First, let me start by saying that it appears to me that your longitudes and latitudes are locations on Earth. Assuming that Earth is a sphere, the distance between two points should be computed as the length along great-circle distance and not as Euclidean distance that you get using cdist
.
The easiest approach from the programming point of view (except for the learning curve for you) is to use the astropy
package. They have quite an OK documentation sometimes with useful examples, see, e.g., match_coordinates_sky()

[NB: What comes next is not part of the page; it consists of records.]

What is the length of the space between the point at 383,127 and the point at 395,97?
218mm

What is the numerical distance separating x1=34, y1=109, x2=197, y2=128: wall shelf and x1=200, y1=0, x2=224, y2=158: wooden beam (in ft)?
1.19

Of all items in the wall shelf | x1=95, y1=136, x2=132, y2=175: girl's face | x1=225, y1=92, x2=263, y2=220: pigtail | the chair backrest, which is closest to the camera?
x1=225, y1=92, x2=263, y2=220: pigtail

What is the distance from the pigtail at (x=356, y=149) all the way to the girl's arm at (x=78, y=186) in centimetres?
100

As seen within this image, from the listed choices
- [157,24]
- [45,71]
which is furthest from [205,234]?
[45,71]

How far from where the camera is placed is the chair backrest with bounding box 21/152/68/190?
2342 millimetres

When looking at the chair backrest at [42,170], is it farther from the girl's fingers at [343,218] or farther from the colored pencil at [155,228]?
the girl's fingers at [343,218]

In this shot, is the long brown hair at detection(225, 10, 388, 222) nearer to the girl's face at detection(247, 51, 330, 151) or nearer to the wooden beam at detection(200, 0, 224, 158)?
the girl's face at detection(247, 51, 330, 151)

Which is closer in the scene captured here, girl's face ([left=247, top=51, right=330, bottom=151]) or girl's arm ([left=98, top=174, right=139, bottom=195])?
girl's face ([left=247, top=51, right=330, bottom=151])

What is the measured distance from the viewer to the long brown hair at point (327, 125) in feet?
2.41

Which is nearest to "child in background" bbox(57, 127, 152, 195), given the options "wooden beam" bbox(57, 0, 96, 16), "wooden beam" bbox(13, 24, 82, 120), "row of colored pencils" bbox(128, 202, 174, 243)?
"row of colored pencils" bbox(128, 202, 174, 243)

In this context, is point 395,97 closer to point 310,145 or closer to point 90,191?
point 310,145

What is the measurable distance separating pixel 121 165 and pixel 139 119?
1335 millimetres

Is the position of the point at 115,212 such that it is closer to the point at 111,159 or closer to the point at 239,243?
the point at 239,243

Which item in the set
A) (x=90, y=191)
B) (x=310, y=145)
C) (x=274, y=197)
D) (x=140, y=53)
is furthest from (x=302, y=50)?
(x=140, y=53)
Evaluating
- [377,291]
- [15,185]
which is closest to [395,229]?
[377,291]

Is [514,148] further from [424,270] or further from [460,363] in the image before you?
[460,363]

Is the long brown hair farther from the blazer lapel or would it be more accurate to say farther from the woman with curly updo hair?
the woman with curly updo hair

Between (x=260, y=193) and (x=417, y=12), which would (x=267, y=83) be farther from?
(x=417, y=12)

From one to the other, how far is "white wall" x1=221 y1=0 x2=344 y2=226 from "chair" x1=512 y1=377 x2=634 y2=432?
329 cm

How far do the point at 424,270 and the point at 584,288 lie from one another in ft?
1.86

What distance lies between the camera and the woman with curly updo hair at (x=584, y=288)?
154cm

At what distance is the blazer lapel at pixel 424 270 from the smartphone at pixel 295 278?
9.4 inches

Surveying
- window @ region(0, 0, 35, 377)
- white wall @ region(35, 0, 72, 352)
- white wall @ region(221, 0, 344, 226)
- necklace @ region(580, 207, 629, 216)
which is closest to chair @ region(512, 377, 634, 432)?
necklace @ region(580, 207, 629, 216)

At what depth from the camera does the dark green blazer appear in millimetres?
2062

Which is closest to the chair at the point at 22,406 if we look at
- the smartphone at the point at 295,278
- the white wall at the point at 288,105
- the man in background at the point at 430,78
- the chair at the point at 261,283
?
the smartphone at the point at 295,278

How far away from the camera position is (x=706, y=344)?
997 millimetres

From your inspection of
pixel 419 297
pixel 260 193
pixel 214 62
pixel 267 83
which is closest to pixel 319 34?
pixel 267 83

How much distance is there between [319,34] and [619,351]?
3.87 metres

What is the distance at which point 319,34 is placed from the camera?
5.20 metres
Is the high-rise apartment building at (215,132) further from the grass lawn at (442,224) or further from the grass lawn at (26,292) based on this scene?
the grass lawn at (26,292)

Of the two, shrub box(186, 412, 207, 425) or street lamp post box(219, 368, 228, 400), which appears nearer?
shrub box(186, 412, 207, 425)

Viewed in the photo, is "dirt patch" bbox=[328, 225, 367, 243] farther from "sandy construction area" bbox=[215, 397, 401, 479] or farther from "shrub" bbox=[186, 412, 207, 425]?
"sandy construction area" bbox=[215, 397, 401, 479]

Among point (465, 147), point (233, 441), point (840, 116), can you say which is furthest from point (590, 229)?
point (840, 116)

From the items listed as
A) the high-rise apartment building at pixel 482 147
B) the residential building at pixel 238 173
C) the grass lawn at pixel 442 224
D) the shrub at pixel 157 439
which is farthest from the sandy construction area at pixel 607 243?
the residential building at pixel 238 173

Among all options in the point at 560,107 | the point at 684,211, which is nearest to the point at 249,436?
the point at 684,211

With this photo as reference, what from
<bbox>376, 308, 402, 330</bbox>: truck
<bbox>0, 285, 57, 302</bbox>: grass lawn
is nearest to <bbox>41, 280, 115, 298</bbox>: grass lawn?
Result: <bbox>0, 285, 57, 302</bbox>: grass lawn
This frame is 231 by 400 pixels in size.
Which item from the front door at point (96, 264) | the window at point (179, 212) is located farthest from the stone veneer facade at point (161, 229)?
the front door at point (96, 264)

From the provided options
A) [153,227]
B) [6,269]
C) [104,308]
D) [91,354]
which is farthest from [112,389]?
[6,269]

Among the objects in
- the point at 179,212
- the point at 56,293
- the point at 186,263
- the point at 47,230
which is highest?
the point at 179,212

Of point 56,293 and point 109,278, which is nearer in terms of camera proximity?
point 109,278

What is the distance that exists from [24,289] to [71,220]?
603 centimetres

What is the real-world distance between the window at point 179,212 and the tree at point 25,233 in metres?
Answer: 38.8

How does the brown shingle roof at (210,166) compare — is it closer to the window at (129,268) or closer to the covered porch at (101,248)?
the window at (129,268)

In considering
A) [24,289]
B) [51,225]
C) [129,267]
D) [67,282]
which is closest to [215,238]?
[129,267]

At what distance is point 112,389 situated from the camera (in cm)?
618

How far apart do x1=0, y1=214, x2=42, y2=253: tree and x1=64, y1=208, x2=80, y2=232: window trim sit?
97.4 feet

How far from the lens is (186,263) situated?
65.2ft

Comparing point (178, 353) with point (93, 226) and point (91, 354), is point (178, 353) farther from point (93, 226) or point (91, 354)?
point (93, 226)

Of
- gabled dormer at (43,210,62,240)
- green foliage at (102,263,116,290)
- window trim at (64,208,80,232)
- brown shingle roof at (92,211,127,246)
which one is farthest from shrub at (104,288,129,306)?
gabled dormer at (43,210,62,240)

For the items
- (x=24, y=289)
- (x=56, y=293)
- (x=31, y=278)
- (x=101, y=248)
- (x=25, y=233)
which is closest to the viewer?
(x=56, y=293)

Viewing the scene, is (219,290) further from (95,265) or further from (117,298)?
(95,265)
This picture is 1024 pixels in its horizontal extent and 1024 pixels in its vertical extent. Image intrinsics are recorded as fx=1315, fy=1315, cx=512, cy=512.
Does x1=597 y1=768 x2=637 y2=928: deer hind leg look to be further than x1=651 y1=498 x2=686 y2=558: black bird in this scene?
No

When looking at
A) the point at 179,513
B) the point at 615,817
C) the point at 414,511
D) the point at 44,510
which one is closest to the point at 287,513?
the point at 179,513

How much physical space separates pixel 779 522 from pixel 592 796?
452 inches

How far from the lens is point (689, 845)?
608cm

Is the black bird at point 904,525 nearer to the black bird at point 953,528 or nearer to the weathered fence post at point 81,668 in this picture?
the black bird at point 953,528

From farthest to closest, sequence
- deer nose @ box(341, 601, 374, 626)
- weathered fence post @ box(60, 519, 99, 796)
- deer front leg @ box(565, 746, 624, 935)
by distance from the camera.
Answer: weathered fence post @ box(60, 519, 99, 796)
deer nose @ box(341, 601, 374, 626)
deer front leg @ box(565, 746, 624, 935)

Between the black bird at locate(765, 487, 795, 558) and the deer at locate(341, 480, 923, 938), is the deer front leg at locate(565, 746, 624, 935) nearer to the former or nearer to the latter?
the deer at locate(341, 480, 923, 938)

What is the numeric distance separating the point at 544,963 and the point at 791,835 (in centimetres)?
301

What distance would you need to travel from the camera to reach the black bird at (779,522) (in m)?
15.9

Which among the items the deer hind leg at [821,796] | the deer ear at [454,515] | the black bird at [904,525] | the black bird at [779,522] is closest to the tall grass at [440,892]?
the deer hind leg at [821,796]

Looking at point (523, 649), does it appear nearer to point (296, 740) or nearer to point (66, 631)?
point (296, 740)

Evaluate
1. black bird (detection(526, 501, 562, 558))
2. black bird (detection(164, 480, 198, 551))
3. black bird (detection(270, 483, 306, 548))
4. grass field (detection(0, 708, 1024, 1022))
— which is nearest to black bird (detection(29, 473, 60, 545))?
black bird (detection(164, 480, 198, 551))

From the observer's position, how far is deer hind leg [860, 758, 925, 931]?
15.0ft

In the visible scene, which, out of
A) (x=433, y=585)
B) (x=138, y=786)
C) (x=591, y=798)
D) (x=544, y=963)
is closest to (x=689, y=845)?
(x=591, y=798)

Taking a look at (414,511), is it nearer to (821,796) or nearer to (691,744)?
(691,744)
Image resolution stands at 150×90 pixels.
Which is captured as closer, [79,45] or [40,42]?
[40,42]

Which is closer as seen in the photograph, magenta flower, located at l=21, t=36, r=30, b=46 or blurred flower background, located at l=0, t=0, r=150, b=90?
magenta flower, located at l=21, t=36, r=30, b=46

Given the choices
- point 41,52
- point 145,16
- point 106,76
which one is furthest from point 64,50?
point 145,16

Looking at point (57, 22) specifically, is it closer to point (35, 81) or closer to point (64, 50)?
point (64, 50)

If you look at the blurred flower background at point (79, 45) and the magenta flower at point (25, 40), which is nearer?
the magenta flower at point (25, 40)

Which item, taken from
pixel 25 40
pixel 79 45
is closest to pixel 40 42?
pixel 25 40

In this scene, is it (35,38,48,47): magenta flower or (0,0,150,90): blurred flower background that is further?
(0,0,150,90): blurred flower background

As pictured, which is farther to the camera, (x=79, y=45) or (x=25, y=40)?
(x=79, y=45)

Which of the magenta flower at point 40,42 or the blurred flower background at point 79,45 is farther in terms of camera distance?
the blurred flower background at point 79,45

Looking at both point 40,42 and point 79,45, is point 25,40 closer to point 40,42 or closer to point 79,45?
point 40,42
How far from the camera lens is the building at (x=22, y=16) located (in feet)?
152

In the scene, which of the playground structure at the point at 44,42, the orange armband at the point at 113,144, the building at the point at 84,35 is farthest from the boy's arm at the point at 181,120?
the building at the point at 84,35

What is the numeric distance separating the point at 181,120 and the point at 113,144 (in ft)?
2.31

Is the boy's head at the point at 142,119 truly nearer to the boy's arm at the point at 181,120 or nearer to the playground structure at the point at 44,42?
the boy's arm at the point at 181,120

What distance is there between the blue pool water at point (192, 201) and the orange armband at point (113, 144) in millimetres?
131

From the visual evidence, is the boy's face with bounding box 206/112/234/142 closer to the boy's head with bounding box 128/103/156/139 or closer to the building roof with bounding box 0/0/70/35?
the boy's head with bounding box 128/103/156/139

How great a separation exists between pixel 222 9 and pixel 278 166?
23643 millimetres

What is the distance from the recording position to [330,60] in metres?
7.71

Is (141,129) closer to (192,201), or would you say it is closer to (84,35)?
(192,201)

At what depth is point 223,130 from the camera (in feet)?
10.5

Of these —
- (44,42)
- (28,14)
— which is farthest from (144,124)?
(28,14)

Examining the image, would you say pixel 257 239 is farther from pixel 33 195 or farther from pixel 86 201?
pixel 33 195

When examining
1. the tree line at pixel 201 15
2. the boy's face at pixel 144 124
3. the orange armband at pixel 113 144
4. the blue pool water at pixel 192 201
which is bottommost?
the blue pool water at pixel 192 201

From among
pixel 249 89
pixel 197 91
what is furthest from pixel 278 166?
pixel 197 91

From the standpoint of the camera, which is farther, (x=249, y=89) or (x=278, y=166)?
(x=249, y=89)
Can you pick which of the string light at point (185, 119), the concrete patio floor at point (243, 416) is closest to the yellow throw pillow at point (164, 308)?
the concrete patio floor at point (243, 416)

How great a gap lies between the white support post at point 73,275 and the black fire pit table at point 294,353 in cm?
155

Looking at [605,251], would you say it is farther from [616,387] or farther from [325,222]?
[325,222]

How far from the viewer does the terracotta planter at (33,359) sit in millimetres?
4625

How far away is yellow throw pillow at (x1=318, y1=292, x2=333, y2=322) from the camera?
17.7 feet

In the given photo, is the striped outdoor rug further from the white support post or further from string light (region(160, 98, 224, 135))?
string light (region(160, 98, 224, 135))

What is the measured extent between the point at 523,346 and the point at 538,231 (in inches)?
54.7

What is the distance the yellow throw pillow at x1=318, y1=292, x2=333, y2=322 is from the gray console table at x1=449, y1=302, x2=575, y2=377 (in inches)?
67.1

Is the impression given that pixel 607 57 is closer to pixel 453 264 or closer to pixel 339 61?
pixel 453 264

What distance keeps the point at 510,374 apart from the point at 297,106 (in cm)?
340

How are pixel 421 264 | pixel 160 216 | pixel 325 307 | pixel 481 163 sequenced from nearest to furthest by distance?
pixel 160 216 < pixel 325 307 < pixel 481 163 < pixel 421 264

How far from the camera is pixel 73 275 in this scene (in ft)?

or catalog matching with astropy.
Then you might do something like this:
>>> from astropy.units import Quantity
>>> from astropy.coordinates import match_coordinates_sky, SkyCoord, EarthLocation
>>> from pandas import DataFrame
>>> import numpy as np
>>>
>>> # Create your data as I understood it:
>>> all_points = DataFrame({'point_id': np.arange(1,6), 'latitude': [41.894577, 41.894647, 41.894713, 41.894768, 41.894830], 'longitude': [-87.645307, -87.640426, -87.635513, -87.630629, -87.625793 ]})
>>> parent_pts = DataFrame({'parent_id': [1, 2]})
>>>
>>> # Create a frame with the coordinates of the "parent" points:
>>> parent_coord = all_points.loc[all_points['point_id'].isin(parent_pts['parent_id'])]
>>> print(parent_coord)
latitude longitude point_id
0 41.894577 -87.645307 1
1 41.894647 -87.640426 2
>>>
>>> # Create coordinate array for "points" (in principle the below statements
>>> # could be combined into a single one):
>>> all_lon = Quantity(all_points['longitude'], unit='deg')
>>> all_lat = Quantity(all_points['latitude'], unit='deg')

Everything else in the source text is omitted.